WHAT YOU ARE ASKED TO DO: In the mailing-list post on Hegel and India, which colleague at the University of Berlin did Hegel seek advice and information from?
:: DOCUMENT EXCERPT ::
AW: Help preserve cultural diversity (Was: Language barriers --- financial barriers)
Gruenendahl, Reinhold
gruenen at SUB.UNI-GOETTINGEN.DE
Sun Mar 22 17:15:42 UTC 2009
I have great sympathy for Paolo Magnone's point. However, there is one aspect
that I see differently.
Paolo Magnone wrote:
... I suspect there is as much typically Anglosaxon
matter-of-factness speaking in Macaulay's infamous "Minute on Indian
Education" as there is typically German longing for the ineffable
transfactual in Hegel's winged eulogy of India.
...
To leave that heroic age of the beginnings (the age of the "Renaissance
orientale", contributed to by many but eminently embodied by German
Romanticism ...
_______________________
With regard to Hegel, "German longing", Romanticism etc. it may be helpful to
take a look at the chapter on Hegel in Wilhelm Halbfaß's "Indien und Europa".
Here are a few quotes from the English translation (1988):
p. 86:
[Hegel] sought advice and information from his colleague at the University of
Berlin, the pioneer Sanskritist and linguist F. Bopp [and read H. T.
Colebrooke's first essay "On the Philosophy of the Hindus"], ....
[...but, it bears reminding:]
p. 85:
(...) Hegel was not an indologist.
:::
:: EXTRACTED MATERIAL ::
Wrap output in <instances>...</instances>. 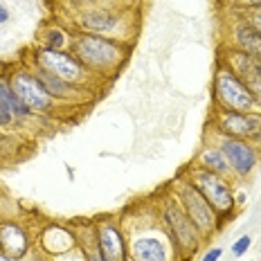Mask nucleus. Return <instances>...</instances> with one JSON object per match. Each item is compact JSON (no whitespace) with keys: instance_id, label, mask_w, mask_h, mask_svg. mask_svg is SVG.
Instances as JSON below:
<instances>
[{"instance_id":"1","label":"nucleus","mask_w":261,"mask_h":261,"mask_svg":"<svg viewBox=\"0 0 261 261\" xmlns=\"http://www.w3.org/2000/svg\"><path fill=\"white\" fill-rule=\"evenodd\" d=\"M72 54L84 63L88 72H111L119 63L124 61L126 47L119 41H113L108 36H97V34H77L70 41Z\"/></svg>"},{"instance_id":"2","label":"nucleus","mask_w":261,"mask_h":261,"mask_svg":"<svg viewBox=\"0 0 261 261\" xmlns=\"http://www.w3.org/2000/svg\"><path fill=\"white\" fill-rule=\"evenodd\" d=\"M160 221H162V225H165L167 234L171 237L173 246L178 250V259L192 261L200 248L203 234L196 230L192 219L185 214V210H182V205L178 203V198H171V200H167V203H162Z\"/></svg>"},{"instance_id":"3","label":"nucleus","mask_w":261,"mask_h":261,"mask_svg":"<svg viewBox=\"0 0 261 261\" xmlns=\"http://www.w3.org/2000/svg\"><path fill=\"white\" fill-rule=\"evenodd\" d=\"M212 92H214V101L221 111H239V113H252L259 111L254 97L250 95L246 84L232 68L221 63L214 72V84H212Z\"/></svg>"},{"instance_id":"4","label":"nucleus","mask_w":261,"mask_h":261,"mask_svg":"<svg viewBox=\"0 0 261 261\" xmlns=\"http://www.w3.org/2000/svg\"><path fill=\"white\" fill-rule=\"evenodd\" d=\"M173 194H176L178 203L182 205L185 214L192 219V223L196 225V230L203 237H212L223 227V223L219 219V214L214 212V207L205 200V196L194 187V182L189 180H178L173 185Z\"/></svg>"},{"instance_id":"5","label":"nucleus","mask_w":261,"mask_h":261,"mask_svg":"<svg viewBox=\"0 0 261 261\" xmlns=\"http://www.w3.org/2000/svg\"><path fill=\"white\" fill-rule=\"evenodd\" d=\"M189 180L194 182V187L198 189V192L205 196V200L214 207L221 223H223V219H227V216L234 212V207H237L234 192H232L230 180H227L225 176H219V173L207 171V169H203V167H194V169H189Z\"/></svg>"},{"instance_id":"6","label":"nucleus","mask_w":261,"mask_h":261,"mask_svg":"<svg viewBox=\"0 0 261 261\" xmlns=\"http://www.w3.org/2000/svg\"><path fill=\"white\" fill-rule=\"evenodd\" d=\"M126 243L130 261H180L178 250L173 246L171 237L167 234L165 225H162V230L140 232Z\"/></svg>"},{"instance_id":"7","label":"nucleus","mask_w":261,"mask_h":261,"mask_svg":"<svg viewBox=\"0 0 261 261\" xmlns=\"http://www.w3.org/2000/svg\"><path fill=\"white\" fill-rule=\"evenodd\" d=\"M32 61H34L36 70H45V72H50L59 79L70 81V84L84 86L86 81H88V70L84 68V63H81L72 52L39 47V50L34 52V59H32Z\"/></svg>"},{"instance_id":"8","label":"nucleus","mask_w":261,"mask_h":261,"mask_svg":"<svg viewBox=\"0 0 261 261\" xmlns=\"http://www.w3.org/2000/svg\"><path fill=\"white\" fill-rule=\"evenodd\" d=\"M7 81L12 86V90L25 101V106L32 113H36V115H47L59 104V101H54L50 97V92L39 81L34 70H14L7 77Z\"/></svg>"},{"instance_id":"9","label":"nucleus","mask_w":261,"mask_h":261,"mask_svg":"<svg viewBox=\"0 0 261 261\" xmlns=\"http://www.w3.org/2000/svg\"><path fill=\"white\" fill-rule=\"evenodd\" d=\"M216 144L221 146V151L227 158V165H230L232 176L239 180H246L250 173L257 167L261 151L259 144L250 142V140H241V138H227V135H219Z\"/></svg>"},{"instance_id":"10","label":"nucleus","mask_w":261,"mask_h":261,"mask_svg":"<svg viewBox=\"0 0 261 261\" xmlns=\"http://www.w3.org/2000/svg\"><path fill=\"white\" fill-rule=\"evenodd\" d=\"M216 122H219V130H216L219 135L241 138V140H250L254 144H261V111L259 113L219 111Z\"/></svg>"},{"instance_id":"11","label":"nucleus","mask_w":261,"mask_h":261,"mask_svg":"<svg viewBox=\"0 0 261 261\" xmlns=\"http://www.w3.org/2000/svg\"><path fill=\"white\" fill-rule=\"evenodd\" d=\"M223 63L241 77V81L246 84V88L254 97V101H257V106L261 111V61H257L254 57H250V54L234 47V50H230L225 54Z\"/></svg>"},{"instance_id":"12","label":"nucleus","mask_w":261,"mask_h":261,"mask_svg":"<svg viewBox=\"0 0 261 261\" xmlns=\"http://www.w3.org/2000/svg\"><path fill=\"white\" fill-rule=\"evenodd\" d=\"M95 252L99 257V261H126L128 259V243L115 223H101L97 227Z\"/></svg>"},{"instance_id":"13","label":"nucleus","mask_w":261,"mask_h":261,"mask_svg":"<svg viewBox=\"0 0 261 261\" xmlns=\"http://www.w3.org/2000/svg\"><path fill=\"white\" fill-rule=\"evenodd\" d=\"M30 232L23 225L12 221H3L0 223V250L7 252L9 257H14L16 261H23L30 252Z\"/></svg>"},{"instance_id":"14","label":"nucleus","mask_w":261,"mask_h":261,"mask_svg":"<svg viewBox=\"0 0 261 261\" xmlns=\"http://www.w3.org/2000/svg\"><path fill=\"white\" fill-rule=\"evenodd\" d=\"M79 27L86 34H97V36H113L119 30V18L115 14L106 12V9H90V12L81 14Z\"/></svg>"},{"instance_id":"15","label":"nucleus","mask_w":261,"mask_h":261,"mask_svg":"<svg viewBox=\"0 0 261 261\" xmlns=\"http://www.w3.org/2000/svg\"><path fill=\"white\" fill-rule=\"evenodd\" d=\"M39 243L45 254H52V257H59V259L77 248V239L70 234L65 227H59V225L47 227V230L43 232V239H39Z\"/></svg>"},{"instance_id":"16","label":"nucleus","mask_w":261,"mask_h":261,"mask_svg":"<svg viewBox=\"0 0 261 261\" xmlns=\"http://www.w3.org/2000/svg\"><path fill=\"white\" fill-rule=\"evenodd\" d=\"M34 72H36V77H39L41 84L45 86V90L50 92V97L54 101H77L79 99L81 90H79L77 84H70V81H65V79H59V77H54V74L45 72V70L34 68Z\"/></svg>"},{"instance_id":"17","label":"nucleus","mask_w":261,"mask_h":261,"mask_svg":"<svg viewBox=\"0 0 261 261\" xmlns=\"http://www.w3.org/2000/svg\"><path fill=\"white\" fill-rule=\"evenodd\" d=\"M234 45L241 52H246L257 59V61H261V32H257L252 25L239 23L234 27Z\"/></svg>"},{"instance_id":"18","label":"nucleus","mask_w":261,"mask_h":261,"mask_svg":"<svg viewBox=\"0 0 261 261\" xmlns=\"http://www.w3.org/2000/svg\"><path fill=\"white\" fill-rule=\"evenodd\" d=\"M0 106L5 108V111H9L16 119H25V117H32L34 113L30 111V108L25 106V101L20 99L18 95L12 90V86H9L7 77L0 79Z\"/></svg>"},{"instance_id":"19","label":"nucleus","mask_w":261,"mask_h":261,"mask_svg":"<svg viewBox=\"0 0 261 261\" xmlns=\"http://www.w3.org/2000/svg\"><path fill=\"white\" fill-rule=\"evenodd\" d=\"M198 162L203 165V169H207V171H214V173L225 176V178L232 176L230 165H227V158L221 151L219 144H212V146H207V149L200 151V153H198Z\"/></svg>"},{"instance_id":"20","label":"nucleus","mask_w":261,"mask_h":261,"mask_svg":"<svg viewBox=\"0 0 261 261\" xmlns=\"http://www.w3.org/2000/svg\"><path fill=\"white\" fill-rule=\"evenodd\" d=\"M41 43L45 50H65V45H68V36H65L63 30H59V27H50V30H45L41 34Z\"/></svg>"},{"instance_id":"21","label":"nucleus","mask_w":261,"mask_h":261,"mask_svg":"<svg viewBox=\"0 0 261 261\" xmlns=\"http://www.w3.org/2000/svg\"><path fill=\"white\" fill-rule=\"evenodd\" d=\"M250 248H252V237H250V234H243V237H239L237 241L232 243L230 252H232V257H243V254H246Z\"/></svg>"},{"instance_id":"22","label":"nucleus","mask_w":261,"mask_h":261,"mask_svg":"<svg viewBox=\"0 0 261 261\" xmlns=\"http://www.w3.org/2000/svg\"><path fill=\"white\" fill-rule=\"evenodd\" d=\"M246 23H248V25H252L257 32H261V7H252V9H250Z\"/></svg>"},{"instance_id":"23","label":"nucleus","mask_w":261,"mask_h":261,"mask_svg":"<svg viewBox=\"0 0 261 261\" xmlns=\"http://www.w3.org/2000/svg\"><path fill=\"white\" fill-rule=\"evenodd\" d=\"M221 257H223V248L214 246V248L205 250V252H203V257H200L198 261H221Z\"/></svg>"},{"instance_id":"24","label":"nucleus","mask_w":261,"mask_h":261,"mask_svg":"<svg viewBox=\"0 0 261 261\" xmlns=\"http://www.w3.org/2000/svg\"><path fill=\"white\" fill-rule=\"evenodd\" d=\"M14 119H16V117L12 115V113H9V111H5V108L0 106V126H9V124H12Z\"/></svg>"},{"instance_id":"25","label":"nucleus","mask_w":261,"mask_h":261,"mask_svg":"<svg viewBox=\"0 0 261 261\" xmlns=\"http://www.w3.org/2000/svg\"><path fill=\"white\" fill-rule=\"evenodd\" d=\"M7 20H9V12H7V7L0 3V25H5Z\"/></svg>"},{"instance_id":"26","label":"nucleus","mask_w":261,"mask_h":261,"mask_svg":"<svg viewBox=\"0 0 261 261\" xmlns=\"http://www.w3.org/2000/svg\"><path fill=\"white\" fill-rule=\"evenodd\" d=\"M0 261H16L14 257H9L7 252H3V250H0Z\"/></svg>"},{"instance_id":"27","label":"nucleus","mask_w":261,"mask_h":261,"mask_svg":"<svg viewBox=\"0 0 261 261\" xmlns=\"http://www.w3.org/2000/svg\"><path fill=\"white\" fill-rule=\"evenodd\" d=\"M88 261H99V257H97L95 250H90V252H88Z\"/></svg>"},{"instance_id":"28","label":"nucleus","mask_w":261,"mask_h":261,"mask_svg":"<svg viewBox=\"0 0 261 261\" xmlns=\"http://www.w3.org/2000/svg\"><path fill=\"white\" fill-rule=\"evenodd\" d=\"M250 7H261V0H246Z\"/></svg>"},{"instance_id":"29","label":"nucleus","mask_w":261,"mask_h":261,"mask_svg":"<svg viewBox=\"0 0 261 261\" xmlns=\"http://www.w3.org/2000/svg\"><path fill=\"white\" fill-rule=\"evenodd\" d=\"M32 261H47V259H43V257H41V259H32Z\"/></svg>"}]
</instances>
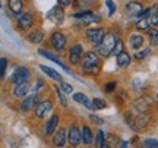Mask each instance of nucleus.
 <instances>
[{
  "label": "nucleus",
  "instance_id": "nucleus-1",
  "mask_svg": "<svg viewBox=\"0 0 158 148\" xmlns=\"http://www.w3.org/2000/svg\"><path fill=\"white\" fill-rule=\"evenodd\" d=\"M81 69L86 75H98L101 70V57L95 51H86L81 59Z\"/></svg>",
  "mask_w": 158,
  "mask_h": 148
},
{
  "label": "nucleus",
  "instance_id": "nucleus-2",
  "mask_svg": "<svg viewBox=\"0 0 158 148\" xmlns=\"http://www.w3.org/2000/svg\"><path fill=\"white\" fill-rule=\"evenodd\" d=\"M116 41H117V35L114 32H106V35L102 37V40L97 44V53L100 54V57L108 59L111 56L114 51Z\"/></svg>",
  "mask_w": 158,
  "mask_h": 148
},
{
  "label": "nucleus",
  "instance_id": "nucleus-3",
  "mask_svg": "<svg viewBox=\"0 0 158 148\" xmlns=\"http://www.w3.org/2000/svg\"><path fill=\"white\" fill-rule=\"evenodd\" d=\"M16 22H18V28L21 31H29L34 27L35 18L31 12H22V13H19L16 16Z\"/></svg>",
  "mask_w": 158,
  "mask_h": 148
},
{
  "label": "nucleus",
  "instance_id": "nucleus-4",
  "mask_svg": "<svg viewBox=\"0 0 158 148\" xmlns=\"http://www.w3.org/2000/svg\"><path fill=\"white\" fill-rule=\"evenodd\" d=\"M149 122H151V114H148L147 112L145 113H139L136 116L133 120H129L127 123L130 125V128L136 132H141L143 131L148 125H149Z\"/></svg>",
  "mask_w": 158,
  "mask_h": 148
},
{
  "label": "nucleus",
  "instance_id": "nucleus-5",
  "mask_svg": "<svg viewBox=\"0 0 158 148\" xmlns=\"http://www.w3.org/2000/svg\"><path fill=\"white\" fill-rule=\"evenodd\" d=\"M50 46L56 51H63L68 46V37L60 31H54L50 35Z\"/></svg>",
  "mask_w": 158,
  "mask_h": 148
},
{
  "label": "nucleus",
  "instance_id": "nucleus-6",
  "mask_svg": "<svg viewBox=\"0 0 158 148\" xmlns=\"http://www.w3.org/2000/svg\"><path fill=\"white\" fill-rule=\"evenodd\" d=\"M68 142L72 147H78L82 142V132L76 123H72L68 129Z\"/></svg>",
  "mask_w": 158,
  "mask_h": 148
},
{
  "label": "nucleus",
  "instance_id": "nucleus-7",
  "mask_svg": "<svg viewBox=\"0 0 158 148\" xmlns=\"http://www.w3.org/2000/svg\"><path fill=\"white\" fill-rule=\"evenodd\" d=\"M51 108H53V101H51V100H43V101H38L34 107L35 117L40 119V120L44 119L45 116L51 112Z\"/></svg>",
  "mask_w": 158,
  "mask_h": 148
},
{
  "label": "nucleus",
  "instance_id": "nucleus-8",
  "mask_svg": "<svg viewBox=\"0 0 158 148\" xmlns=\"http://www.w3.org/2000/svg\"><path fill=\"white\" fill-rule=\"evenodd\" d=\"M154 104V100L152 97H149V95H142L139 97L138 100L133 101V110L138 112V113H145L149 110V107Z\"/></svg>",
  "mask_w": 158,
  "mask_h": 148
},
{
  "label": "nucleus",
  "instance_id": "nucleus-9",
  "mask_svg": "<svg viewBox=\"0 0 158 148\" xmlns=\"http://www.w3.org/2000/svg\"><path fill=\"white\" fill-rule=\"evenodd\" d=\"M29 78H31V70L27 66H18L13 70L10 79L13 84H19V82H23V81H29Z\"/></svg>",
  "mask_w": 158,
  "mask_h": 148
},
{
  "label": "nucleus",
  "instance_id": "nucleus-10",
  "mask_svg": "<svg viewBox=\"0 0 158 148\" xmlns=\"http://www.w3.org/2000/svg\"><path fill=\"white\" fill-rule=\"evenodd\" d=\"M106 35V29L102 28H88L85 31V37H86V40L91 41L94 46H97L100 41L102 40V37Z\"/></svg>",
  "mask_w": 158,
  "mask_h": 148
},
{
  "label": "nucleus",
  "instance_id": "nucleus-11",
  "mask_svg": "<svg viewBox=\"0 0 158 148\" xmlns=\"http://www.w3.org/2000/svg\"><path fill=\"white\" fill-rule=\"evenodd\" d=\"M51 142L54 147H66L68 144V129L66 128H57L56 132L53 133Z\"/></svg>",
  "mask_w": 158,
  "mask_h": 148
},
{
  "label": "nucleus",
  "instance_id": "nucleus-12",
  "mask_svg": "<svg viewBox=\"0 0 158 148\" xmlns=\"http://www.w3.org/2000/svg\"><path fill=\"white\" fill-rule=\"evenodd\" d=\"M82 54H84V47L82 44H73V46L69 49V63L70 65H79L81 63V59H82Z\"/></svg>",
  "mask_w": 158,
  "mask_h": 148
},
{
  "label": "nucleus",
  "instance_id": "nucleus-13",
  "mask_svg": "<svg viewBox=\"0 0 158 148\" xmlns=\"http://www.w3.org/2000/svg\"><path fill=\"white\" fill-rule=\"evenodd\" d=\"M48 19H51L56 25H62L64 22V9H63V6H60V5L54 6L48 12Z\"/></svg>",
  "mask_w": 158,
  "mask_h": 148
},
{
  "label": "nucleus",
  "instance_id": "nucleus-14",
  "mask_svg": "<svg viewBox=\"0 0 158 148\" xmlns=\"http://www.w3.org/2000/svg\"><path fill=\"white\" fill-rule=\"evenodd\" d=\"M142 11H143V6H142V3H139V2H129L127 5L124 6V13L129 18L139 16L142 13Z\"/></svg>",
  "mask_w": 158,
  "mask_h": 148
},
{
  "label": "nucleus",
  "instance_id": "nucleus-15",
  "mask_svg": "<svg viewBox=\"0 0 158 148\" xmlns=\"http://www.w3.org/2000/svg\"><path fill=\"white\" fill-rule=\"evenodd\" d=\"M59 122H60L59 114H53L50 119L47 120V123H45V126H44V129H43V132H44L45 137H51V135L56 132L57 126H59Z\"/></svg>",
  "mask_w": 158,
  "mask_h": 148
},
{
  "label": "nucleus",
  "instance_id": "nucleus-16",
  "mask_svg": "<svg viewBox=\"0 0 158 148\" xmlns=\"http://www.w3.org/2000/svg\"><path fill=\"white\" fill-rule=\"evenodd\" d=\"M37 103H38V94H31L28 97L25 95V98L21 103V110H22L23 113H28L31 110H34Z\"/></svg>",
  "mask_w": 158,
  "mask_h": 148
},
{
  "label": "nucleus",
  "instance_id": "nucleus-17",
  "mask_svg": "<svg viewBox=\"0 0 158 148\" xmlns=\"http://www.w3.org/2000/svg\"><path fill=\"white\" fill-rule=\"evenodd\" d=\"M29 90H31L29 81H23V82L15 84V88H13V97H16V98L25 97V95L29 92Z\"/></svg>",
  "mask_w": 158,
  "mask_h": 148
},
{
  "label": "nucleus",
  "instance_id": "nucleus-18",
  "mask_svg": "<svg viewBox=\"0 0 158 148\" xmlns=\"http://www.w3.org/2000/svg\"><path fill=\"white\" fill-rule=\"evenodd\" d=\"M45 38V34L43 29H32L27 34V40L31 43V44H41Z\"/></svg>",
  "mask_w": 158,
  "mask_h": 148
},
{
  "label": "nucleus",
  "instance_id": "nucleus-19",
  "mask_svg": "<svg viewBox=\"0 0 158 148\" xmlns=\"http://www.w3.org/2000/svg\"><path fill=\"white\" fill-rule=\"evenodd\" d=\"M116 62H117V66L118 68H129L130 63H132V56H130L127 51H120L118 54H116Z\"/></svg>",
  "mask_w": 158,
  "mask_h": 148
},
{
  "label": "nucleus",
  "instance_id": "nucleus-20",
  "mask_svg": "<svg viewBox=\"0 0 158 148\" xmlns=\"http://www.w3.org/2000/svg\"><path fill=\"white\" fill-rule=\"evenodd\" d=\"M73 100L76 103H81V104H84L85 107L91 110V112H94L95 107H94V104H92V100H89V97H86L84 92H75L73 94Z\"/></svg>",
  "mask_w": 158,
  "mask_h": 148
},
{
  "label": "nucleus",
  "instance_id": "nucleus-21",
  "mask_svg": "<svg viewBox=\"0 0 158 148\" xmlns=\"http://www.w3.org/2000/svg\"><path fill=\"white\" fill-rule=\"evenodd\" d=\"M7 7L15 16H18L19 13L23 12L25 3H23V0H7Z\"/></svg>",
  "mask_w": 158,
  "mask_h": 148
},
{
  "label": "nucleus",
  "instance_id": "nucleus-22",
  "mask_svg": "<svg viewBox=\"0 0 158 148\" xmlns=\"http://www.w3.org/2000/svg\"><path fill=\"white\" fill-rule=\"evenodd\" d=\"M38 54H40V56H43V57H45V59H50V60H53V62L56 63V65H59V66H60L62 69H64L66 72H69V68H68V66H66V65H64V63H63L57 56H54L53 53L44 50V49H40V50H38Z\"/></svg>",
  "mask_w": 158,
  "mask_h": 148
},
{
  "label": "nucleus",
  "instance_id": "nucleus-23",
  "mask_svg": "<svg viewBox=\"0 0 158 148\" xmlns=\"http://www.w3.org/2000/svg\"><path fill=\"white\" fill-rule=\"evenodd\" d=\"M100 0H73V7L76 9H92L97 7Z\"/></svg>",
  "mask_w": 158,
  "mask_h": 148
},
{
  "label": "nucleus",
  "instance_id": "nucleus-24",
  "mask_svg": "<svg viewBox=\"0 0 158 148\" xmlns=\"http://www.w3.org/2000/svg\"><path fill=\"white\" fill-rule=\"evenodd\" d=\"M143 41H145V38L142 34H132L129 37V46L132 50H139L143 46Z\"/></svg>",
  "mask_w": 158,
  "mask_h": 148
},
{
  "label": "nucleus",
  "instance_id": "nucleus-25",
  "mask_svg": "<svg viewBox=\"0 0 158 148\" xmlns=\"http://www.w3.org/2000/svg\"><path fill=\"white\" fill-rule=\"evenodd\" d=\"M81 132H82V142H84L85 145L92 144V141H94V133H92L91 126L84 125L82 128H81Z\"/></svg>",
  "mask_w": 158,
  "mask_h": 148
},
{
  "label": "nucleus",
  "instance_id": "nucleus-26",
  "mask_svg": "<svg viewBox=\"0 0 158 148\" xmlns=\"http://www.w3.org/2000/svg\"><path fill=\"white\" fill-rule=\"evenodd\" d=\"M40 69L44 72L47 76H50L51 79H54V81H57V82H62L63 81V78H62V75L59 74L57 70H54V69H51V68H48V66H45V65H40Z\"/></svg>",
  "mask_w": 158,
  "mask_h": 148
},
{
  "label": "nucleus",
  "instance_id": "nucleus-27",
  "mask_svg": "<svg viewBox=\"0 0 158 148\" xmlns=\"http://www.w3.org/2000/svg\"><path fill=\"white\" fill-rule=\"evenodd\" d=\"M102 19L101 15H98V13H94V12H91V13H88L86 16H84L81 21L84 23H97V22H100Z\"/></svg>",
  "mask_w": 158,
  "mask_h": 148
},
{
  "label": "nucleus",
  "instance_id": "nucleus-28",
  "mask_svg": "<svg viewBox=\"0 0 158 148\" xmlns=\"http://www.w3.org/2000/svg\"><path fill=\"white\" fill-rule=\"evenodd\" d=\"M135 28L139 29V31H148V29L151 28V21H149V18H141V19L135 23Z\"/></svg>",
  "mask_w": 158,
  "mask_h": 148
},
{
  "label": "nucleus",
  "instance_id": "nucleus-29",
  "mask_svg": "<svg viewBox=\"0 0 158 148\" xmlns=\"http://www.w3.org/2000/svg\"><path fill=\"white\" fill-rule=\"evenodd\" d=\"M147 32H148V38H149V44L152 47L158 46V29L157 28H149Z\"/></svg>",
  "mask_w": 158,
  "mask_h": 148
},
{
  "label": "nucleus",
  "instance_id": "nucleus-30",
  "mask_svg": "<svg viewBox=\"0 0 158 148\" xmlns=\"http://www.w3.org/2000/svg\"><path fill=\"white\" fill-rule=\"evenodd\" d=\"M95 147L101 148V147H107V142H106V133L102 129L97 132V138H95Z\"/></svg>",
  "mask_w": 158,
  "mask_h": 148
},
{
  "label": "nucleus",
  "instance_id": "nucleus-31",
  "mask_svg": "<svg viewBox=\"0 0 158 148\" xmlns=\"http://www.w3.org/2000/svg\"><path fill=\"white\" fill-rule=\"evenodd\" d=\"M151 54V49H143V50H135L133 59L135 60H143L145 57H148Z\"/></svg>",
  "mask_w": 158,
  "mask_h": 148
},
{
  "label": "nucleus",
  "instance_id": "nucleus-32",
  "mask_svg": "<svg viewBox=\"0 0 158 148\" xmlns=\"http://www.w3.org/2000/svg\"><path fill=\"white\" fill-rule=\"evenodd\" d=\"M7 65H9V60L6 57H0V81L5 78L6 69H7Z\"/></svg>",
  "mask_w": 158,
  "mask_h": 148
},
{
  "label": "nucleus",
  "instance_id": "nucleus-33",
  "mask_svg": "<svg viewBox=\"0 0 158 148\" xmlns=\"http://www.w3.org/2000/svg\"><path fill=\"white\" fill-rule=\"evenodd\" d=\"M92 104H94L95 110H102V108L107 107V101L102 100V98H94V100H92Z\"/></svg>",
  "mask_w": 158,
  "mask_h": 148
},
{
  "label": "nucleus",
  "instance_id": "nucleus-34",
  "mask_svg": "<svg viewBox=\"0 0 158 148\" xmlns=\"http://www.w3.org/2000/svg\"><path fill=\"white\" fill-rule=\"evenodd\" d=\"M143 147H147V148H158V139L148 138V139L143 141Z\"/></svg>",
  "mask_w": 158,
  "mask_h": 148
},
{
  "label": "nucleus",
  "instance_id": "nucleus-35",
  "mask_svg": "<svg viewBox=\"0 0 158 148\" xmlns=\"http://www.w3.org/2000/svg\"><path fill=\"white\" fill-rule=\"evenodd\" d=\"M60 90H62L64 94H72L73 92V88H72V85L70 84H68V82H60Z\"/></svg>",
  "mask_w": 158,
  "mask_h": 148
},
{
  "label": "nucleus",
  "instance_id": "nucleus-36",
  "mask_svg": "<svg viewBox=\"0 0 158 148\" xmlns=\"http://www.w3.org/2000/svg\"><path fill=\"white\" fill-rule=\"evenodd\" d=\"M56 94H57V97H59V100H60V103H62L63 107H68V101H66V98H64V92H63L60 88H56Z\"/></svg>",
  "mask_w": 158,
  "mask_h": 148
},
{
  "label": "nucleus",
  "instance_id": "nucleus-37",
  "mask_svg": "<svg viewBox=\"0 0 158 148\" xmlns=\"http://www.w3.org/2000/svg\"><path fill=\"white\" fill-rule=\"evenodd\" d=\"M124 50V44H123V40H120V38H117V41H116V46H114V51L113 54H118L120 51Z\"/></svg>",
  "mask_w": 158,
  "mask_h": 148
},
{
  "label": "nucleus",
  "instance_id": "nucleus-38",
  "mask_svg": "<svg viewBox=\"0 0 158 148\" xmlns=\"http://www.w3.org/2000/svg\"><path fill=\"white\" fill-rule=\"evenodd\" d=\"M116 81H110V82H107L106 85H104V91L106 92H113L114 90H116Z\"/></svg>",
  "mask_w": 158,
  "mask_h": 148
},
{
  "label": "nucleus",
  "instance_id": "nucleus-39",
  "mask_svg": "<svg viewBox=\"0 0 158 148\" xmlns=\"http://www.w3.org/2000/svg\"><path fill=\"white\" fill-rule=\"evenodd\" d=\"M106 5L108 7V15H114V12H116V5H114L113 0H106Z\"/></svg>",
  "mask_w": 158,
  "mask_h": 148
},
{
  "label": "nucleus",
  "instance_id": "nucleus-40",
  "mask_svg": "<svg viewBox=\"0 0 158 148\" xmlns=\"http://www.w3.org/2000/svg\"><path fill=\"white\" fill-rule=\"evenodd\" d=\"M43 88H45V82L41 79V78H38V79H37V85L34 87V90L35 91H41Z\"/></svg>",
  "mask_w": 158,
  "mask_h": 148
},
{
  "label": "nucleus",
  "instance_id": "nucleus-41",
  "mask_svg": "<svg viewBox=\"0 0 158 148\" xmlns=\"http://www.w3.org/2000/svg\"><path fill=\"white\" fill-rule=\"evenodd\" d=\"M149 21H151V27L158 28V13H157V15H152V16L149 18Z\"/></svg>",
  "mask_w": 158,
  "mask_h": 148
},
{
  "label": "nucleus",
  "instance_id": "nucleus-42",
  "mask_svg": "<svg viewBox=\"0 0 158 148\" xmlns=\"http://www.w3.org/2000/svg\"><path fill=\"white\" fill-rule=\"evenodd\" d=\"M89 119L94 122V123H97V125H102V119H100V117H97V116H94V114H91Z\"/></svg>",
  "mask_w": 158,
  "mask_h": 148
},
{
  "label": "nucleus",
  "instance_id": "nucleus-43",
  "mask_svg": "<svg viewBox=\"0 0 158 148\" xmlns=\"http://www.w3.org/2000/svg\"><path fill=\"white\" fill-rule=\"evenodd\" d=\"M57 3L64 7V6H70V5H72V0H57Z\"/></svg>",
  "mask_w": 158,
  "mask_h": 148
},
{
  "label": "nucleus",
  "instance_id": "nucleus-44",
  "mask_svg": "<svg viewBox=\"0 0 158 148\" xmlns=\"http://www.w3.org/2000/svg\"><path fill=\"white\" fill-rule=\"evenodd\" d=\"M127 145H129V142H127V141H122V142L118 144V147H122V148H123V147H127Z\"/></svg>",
:::
SOLUTION FOR THIS EXERCISE: F. Bopp, the pioneer Sanskritist and linguist.